__ACTIVITY__.
Reproduce each line of text from all the records below, keeping it exactly as it appears, and leave the pictures out of your answer.

__AVAILABLE DATA__.
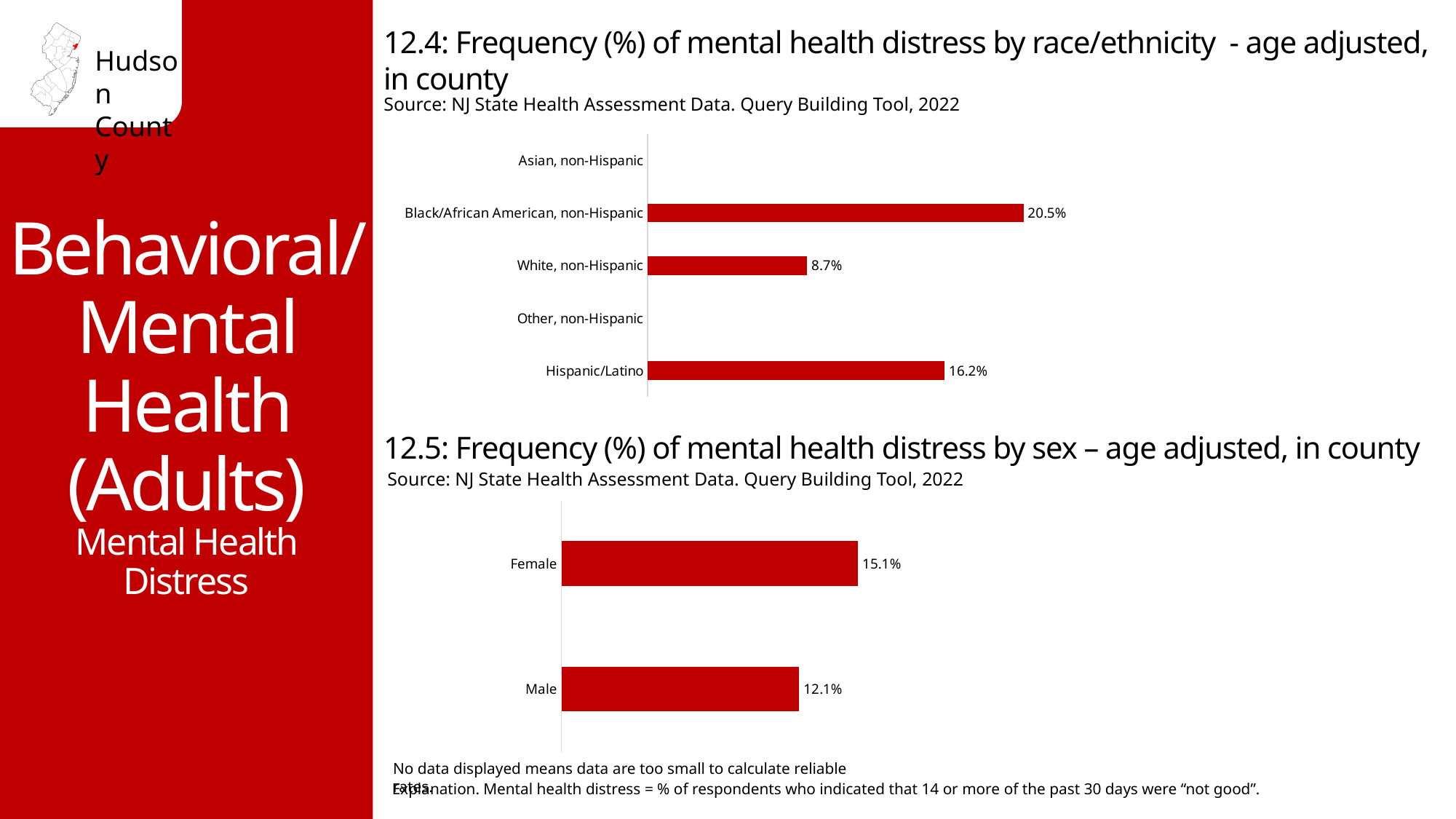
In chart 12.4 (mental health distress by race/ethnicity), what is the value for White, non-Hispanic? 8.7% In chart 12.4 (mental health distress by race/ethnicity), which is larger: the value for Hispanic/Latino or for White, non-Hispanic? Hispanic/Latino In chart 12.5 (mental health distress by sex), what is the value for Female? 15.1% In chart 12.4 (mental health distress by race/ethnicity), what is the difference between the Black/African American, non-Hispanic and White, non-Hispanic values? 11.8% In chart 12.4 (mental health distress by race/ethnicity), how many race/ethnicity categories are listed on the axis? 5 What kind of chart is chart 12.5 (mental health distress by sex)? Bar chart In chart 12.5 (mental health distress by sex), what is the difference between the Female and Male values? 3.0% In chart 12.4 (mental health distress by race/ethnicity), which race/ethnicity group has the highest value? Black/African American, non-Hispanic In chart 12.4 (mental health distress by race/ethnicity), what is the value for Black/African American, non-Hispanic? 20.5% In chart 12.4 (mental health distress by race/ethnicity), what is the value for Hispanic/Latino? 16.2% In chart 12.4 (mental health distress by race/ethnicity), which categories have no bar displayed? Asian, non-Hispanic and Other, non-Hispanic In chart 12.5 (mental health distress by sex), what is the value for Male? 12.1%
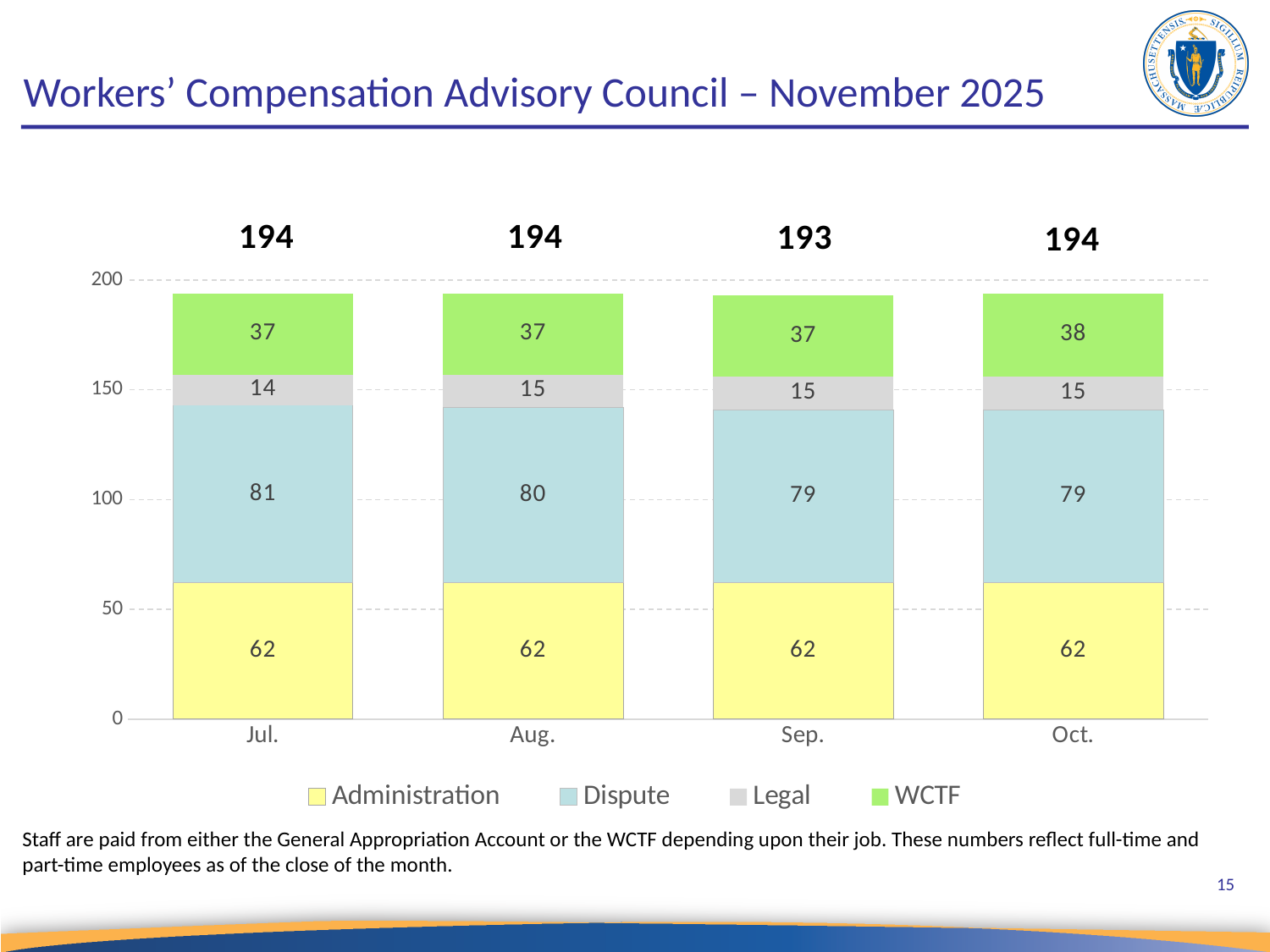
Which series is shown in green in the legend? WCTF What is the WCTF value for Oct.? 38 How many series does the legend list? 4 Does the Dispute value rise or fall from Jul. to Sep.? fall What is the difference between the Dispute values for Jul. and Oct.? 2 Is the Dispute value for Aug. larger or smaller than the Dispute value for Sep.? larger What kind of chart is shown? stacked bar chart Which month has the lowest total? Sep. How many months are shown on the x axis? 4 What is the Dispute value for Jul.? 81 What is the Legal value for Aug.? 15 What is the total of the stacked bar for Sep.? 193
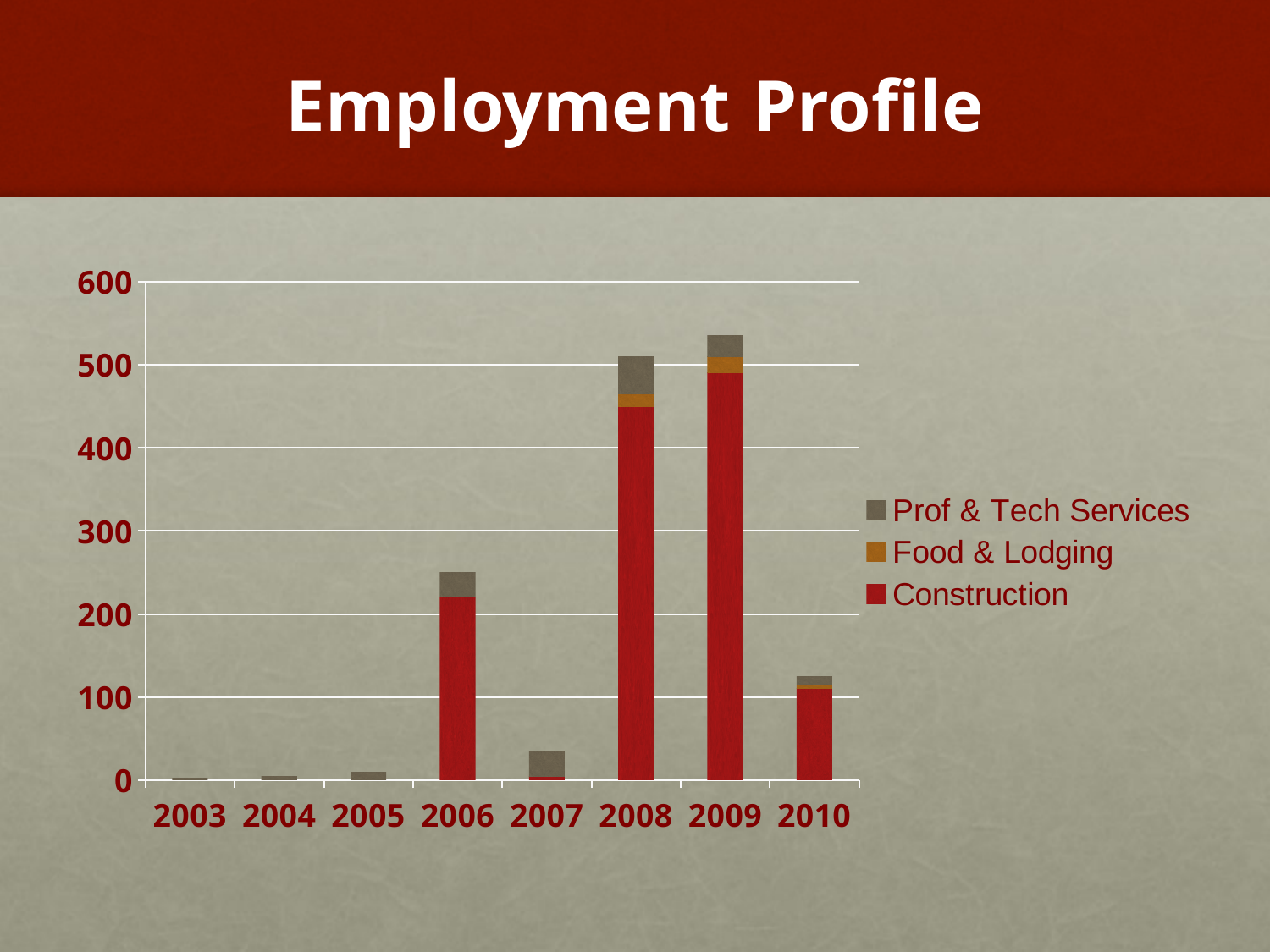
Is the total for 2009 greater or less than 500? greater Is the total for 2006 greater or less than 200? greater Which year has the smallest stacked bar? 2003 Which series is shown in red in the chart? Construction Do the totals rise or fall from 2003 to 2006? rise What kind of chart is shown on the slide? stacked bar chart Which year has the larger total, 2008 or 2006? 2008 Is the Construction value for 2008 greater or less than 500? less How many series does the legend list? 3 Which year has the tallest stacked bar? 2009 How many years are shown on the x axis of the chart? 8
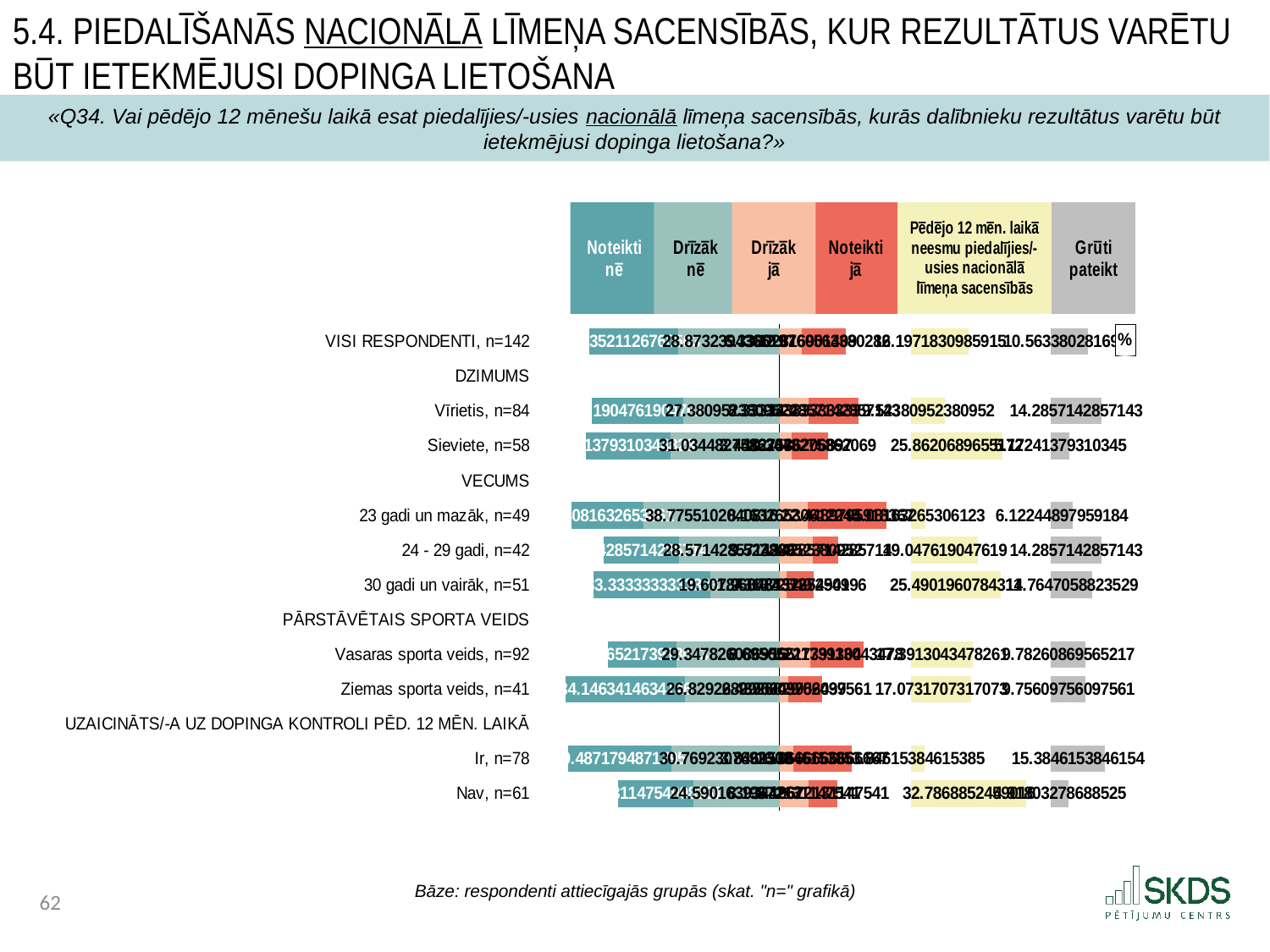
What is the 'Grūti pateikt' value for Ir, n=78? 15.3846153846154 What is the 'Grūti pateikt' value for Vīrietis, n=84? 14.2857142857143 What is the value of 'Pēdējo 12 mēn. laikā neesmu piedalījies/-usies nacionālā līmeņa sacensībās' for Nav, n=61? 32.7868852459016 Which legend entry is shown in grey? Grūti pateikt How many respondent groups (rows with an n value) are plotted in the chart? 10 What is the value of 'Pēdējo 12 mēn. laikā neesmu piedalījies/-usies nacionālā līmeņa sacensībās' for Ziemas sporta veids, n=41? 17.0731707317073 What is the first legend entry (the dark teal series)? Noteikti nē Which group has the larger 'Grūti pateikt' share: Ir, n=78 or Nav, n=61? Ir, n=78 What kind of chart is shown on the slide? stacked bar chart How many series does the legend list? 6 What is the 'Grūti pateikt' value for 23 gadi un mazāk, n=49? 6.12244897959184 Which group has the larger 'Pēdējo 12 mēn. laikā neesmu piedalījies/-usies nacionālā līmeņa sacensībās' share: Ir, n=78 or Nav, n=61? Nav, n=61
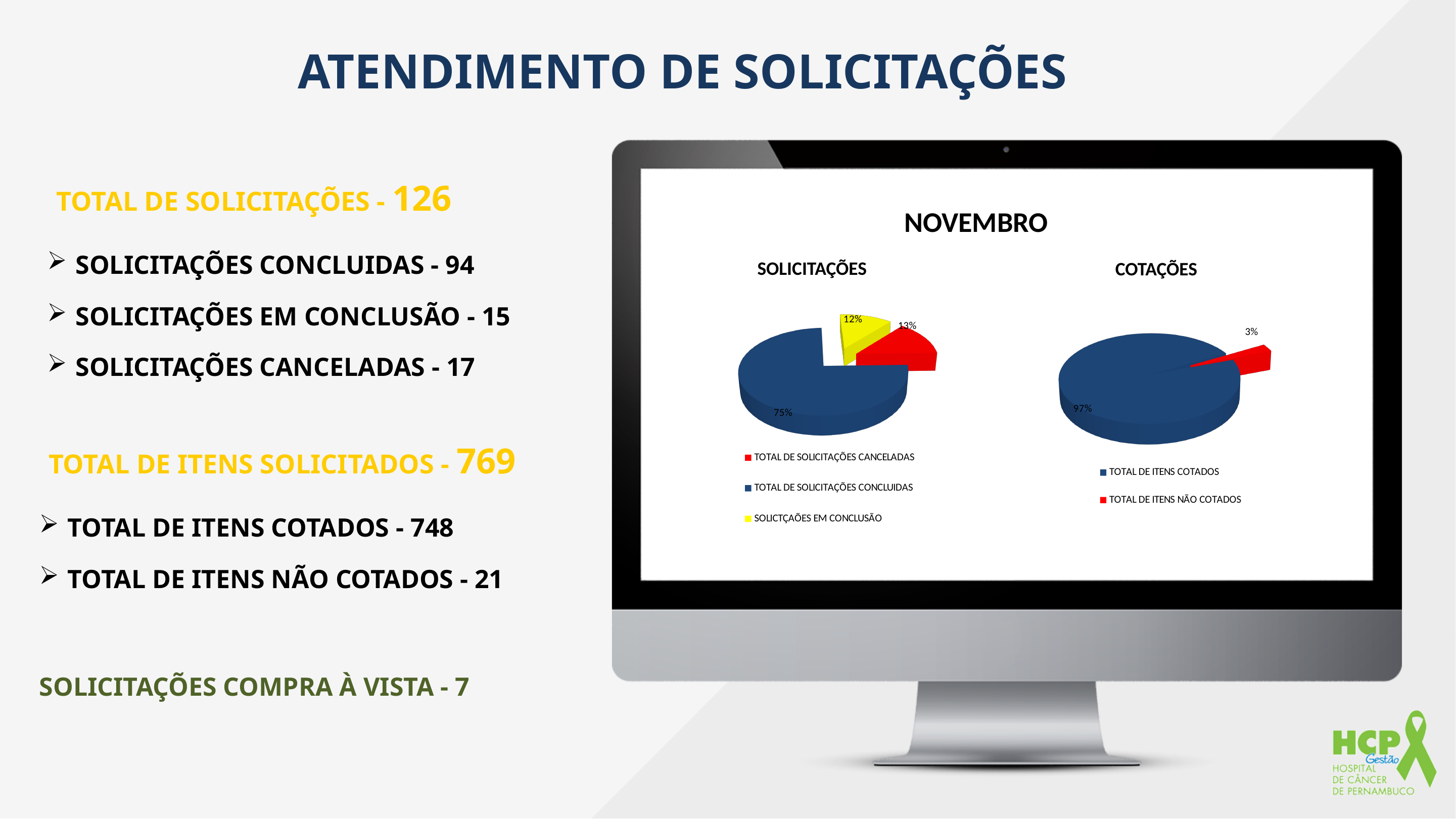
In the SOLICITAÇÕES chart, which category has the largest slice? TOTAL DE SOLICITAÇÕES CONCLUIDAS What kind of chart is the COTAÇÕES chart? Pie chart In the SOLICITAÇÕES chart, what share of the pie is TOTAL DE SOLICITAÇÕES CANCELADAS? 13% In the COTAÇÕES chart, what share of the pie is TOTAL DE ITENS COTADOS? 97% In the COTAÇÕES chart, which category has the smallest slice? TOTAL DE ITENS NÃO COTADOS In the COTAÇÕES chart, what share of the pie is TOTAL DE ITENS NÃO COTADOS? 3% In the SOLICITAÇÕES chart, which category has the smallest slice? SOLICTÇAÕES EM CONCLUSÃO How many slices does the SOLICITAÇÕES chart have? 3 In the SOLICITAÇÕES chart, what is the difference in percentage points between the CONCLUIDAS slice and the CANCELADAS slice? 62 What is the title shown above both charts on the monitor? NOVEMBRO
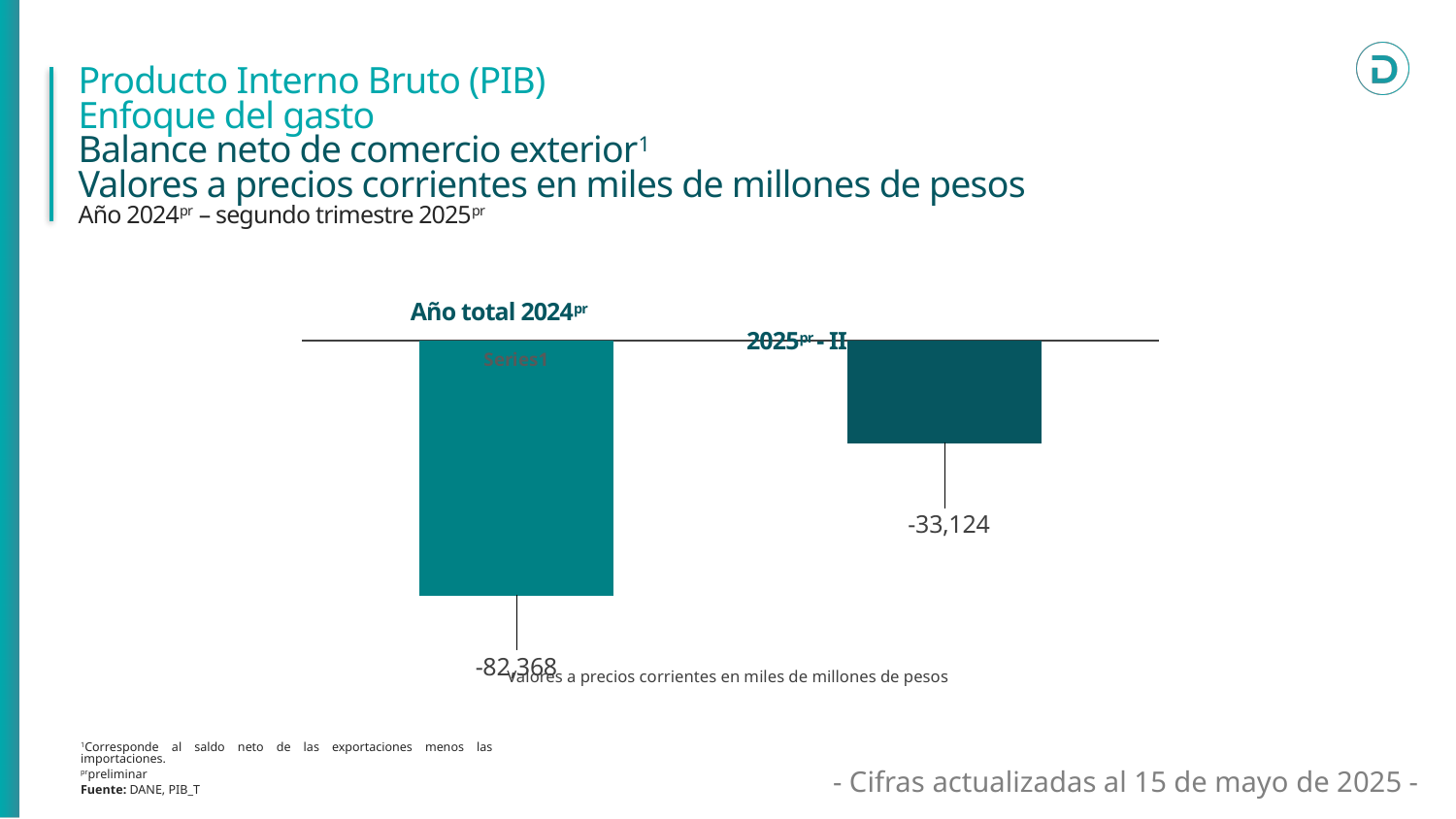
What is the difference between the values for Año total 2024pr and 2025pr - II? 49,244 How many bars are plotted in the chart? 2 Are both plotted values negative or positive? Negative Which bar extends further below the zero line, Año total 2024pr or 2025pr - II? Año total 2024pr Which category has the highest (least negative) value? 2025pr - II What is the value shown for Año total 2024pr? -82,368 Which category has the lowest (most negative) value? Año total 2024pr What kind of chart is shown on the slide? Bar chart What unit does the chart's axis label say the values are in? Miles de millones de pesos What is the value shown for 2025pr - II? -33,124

__SOLUTION TO THIS EXERCISE__.
In chart 12.4 (mental health distress by race/ethnicity), what is the value for White, non-Hispanic? 8.7% In chart 12.4 (mental health distress by race/ethnicity), which is larger: the value for Hispanic/Latino or for White, non-Hispanic? Hispanic/Latino In chart 12.5 (mental health distress by sex), what is the value for Female? 15.1% In chart 12.4 (mental health distress by race/ethnicity), what is the difference between the Black/African American, non-Hispanic and White, non-Hispanic values? 11.8% In chart 12.4 (mental health distress by race/ethnicity), how many race/ethnicity categories are listed on the axis? 5 What kind of chart is chart 12.5 (mental health distress by sex)? Bar chart In chart 12.5 (mental health distress by sex), what is the difference between the Female and Male values? 3.0% In chart 12.4 (mental health distress by race/ethnicity), which race/ethnicity group has the highest value? Black/African American, non-Hispanic In chart 12.4 (mental health distress by race/ethnicity), what is the value for Black/African American, non-Hispanic? 20.5% In chart 12.4 (mental health distress by race/ethnicity), what is the value for Hispanic/Latino? 16.2% In chart 12.4 (mental health distress by race/ethnicity), which categories have no bar displayed? Asian, non-Hispanic and Other, non-Hispanic In chart 12.5 (mental health distress by sex), what is the value for Male? 12.1%
Which series is shown in green in the legend? WCTF What is the WCTF value for Oct.? 38 How many series does the legend list? 4 Does the Dispute value rise or fall from Jul. to Sep.? fall What is the difference between the Dispute values for Jul. and Oct.? 2 Is the Dispute value for Aug. larger or smaller than the Dispute value for Sep.? larger What kind of chart is shown? stacked bar chart Which month has the lowest total? Sep. How many months are shown on the x axis? 4 What is the Dispute value for Jul.? 81 What is the Legal value for Aug.? 15 What is the total of the stacked bar for Sep.? 193
Is the total for 2009 greater or less than 500? greater Is the total for 2006 greater or less than 200? greater Which year has the smallest stacked bar? 2003 Which series is shown in red in the chart? Construction Do the totals rise or fall from 2003 to 2006? rise What kind of chart is shown on the slide? stacked bar chart Which year has the larger total, 2008 or 2006? 2008 Is the Construction value for 2008 greater or less than 500? less How many series does the legend list? 3 Which year has the tallest stacked bar? 2009 How many years are shown on the x axis of the chart? 8
What is the 'Grūti pateikt' value for Ir, n=78? 15.3846153846154 What is the 'Grūti pateikt' value for Vīrietis, n=84? 14.2857142857143 What is the value of 'Pēdējo 12 mēn. laikā neesmu piedalījies/-usies nacionālā līmeņa sacensībās' for Nav, n=61? 32.7868852459016 Which legend entry is shown in grey? Grūti pateikt How many respondent groups (rows with an n value) are plotted in the chart? 10 What is the value of 'Pēdējo 12 mēn. laikā neesmu piedalījies/-usies nacionālā līmeņa sacensībās' for Ziemas sporta veids, n=41? 17.0731707317073 What is the first legend entry (the dark teal series)? Noteikti nē Which group has the larger 'Grūti pateikt' share: Ir, n=78 or Nav, n=61? Ir, n=78 What kind of chart is shown on the slide? stacked bar chart How many series does the legend list? 6 What is the 'Grūti pateikt' value for 23 gadi un mazāk, n=49? 6.12244897959184 Which group has the larger 'Pēdējo 12 mēn. laikā neesmu piedalījies/-usies nacionālā līmeņa sacensībās' share: Ir, n=78 or Nav, n=61? Nav, n=61
In the SOLICITAÇÕES chart, which category has the largest slice? TOTAL DE SOLICITAÇÕES CONCLUIDAS What kind of chart is the COTAÇÕES chart? Pie chart In the SOLICITAÇÕES chart, what share of the pie is TOTAL DE SOLICITAÇÕES CANCELADAS? 13% In the COTAÇÕES chart, what share of the pie is TOTAL DE ITENS COTADOS? 97% In the COTAÇÕES chart, which category has the smallest slice? TOTAL DE ITENS NÃO COTADOS In the COTAÇÕES chart, what share of the pie is TOTAL DE ITENS NÃO COTADOS? 3% In the SOLICITAÇÕES chart, which category has the smallest slice? SOLICTÇAÕES EM CONCLUSÃO How many slices does the SOLICITAÇÕES chart have? 3 In the SOLICITAÇÕES chart, what is the difference in percentage points between the CONCLUIDAS slice and the CANCELADAS slice? 62 What is the title shown above both charts on the monitor? NOVEMBRO
What is the difference between the values for Año total 2024pr and 2025pr - II? 49,244 How many bars are plotted in the chart? 2 Are both plotted values negative or positive? Negative Which bar extends further below the zero line, Año total 2024pr or 2025pr - II? Año total 2024pr Which category has the highest (least negative) value? 2025pr - II What is the value shown for Año total 2024pr? -82,368 Which category has the lowest (most negative) value? Año total 2024pr What kind of chart is shown on the slide? Bar chart What unit does the chart's axis label say the values are in? Miles de millones de pesos What is the value shown for 2025pr - II? -33,124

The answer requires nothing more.